--- START Extracted information ---
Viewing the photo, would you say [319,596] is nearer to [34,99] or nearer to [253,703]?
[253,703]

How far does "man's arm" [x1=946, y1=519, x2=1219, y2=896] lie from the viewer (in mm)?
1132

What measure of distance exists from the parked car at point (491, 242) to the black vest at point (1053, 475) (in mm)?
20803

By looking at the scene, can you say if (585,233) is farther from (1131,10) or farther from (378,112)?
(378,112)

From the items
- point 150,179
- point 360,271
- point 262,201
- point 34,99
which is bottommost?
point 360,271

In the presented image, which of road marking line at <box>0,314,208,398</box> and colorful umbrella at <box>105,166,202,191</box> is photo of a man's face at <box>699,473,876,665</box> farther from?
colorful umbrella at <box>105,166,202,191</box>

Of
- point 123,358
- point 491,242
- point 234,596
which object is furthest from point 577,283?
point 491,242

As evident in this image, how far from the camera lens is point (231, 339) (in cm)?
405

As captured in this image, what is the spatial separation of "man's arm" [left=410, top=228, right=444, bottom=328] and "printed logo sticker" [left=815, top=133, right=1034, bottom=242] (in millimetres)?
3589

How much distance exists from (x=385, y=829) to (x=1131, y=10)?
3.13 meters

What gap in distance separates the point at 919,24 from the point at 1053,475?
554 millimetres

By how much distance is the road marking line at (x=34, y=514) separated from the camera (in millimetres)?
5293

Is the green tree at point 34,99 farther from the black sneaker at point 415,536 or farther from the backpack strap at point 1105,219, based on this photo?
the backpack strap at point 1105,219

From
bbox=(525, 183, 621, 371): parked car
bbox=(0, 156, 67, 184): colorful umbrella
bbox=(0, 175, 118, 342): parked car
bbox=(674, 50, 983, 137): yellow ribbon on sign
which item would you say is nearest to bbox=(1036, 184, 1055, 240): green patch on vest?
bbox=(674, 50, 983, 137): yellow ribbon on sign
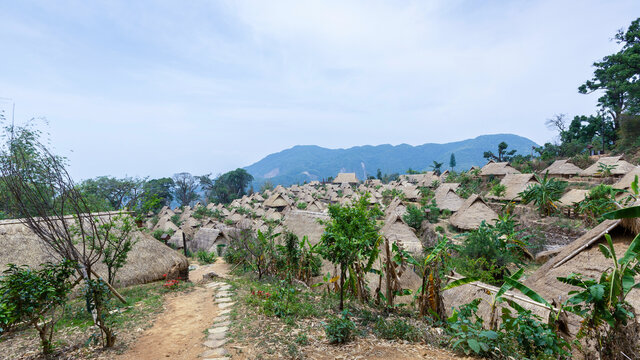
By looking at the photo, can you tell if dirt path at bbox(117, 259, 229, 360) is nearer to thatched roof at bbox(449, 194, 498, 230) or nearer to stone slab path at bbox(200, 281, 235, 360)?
stone slab path at bbox(200, 281, 235, 360)

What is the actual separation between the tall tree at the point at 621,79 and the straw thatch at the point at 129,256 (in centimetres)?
4273

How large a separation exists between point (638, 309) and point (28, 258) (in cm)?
1371

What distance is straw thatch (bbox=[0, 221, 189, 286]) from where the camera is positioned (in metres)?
7.43

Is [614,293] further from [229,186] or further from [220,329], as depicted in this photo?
[229,186]

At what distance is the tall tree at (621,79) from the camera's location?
94.8ft

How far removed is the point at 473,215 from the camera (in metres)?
18.6

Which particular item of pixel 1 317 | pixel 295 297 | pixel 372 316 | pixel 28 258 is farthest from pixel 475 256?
pixel 28 258

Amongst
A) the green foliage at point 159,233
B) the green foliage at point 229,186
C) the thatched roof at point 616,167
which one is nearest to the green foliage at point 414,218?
the thatched roof at point 616,167

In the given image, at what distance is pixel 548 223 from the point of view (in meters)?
16.5

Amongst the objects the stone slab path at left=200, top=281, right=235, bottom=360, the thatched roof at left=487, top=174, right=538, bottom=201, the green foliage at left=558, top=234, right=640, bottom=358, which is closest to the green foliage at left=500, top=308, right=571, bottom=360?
the green foliage at left=558, top=234, right=640, bottom=358

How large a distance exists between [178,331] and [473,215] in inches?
729

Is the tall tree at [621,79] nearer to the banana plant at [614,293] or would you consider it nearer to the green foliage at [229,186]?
the banana plant at [614,293]

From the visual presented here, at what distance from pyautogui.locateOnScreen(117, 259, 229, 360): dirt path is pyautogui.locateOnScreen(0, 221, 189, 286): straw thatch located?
207 centimetres

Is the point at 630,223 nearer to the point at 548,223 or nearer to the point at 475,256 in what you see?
the point at 475,256
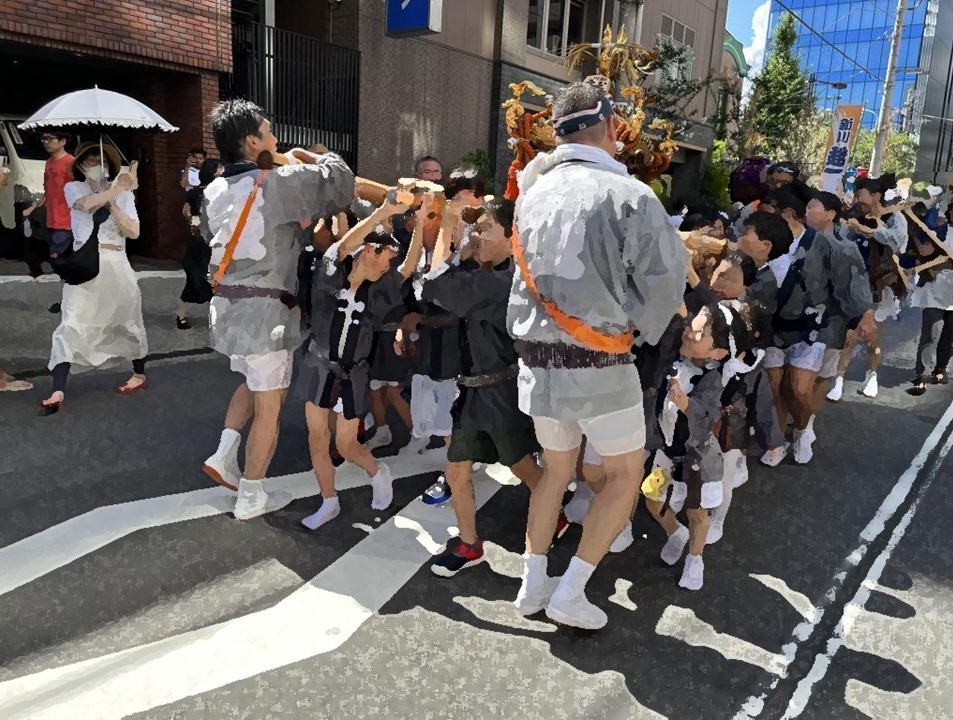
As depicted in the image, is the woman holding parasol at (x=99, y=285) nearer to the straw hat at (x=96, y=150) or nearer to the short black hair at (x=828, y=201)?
the straw hat at (x=96, y=150)

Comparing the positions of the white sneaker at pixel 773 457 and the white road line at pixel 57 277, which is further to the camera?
the white road line at pixel 57 277

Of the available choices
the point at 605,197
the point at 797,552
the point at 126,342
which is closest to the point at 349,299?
--- END Extracted information ---
Set problem: Will you repeat the material above, but only from the line containing "Is the point at 630,223" through its last line, exactly and without the pictures?

Exercise solution:
Is the point at 630,223 nearer to the point at 548,223 or nearer to the point at 475,256 in what you see?
the point at 475,256
As depicted in the image, is the woman holding parasol at (x=99, y=285) nearer to the straw hat at (x=96, y=150) or nearer to the short black hair at (x=828, y=201)?
the straw hat at (x=96, y=150)

Comparing the positions of the white sneaker at pixel 773 457 and the white road line at pixel 57 277, which is further to the camera?
the white road line at pixel 57 277

Of the available choices
the point at 605,197
the point at 797,552
the point at 126,342
which is closest to the point at 349,299?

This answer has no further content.